▶ _About this task_: Look for the word "Papio" in the entries and copy every line where it shows up.

▶ _Records shown_:
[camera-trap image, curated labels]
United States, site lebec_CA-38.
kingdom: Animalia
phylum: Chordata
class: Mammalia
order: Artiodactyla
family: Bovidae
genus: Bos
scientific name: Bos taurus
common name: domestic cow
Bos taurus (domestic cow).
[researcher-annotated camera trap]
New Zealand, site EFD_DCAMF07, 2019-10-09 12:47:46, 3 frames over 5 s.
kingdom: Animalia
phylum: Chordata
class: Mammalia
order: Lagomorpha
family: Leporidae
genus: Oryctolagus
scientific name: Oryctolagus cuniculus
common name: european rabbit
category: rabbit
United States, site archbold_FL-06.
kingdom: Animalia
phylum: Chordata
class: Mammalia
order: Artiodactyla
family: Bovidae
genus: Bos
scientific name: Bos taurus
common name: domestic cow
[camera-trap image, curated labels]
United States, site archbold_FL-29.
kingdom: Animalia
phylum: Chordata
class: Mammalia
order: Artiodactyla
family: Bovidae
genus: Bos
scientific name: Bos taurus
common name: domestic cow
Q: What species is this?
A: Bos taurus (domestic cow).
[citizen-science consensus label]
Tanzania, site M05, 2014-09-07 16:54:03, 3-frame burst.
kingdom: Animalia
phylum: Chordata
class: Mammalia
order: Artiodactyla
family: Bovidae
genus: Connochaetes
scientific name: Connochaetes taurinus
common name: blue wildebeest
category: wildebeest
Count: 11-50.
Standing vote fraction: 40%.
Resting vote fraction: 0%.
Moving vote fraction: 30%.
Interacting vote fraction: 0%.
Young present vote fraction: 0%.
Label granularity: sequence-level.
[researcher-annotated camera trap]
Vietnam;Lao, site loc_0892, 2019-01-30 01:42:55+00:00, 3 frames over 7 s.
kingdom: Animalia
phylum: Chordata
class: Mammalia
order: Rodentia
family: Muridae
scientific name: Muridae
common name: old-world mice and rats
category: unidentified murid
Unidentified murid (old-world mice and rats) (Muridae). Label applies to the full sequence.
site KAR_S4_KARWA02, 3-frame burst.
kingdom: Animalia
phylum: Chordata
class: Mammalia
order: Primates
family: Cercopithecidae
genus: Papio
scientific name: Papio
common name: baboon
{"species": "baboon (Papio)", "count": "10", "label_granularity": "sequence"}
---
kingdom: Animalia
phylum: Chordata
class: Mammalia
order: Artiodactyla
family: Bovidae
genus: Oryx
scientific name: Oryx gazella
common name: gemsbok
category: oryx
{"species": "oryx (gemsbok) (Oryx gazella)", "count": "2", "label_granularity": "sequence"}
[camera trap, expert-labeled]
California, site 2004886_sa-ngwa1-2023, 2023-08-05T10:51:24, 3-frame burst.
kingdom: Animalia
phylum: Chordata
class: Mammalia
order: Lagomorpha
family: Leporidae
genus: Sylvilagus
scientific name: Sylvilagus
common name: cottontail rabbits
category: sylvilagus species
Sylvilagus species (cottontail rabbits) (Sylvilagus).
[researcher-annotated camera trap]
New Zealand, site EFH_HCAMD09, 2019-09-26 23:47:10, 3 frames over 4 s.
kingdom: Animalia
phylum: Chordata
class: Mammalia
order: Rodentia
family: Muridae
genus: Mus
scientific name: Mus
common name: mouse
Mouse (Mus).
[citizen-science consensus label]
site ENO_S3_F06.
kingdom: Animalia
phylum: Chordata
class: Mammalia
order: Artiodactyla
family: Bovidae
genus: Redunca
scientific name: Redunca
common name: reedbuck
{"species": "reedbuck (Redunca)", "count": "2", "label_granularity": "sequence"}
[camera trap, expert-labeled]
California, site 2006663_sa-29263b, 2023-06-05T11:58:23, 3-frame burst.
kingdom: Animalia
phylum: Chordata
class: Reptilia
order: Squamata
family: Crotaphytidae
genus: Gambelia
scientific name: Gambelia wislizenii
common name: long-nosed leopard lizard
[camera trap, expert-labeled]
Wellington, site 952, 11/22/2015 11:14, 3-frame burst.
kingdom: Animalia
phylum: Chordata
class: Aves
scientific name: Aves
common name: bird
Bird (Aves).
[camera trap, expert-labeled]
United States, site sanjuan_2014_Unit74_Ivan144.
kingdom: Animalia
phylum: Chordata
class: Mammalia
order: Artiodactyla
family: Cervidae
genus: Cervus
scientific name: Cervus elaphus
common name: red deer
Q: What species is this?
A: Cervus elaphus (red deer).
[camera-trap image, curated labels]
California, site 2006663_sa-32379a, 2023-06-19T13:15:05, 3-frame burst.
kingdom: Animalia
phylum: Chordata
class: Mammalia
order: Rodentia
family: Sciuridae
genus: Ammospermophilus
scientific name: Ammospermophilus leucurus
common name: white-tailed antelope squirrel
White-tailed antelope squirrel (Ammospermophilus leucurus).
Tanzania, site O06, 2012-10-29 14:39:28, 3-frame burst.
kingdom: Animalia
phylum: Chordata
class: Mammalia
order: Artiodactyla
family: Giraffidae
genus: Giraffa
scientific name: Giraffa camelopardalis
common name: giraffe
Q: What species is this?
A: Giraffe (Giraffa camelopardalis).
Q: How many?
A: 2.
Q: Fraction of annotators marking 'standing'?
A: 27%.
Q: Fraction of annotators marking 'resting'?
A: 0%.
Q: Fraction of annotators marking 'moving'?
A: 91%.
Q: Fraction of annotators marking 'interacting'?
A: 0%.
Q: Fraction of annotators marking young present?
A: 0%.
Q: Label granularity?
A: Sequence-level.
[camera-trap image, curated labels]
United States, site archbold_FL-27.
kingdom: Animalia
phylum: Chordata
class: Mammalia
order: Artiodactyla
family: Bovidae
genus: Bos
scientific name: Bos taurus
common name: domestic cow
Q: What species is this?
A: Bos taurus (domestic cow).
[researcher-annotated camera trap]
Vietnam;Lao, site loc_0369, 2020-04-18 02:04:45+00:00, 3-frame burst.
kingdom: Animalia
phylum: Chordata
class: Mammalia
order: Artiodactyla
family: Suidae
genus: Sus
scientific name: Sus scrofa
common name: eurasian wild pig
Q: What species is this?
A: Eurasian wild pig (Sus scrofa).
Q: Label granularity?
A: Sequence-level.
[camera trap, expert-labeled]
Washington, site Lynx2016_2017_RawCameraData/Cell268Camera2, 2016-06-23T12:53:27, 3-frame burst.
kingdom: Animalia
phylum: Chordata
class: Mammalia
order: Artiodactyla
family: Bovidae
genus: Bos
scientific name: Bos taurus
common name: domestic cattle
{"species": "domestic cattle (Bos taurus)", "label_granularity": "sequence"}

▶ _Answer box_:
genus: Papio
scientific name: Papio
{"species": "baboon (Papio)", "count": "10", "label_granularity": "sequence"}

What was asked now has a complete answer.